As with other commodity markets, the race for profit in the housing market ultimately creates a massive disparity between winners and losers, as competitors dwindle and economic power is increasingly consolidated. For example, in Sacramento, investment firms began buying up single-family homes soon after the housing crash. This ultimately resulted in a single investment firm, the Blackstone Group, owning more single-family homes than any other entity in Sacramento County. The makings of a monopoly are now in place, with Blackstone having the ability to significantly manipulate the cost of single-family rental housing in the Sacramento area. Such monopolies are natural outgrowths of capitalism, and without a significant public sector housing supply, things will continue to get worse.

Californians should be careful when they hear the term “housing crisis.” While it may accurately describe the situation in our state, it can be used to ram through proposals that do very little to solve the problem.

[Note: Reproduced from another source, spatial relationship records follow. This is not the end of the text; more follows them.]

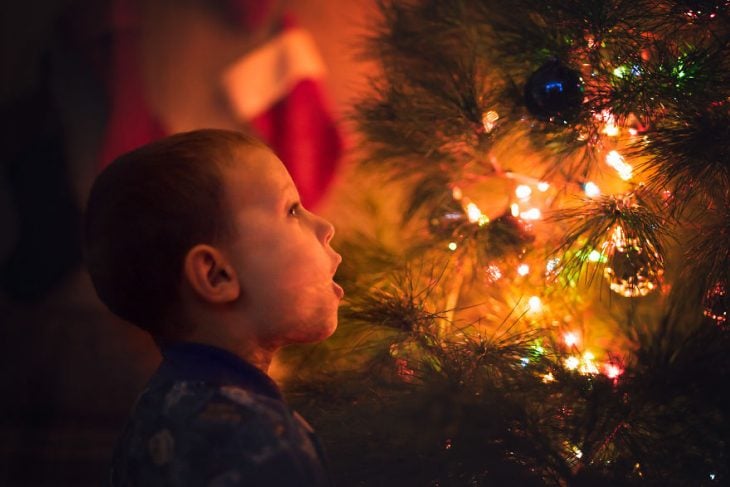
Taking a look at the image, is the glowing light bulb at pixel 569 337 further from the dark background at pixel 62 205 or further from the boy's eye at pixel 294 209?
the dark background at pixel 62 205

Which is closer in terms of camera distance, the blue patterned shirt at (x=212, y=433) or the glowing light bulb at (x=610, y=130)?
the blue patterned shirt at (x=212, y=433)

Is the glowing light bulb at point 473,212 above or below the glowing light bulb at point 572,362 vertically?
above

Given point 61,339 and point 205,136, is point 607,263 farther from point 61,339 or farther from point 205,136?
point 61,339

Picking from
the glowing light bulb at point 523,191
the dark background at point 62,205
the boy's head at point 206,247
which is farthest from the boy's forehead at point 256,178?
the dark background at point 62,205

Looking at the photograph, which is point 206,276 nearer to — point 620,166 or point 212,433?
point 212,433

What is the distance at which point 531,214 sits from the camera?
0.81 m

The pretext for introducing SB 827 was that it would help by massively upzoning housing around transit centers. The strategy supposedly would have helped solve the housing crisis by providing an increased supply of housing but risked widespread gentrification and displacement in the process. The effort was similar to putting a bandage on a gaping wound—nothing will change for communities of color and millions of low-income Californians until we address the underlying problem, which is near total commodification of a basic human right.

A great deal can be learned from affordable housing advocates who, for decades, have pushed the state to truly address the housing crisis. These advocates have long recognized that quick fixes do not exist; we need a sustained commitment of public funds if we ever hope to address the long-term needs of all residents.

One specific proposal recently offered that would help heal our housing wounds can be found in the recent People’s Policy Project report “Social Housing in the United States.” The report’s author suggests that constructing a large number of government-owned municipal housing developments would provide a powerful new source of units that would serve all income levels and communities. Unlike past American public housing, every resident in the communities they’re built in would be eligible to live in them, regardless of income.

Dramatic proposals like this are what will truly solve our real housing crisis—the long-term, historical situation that will remain until we truly begin the process of providing real alternatives to commodified human rights.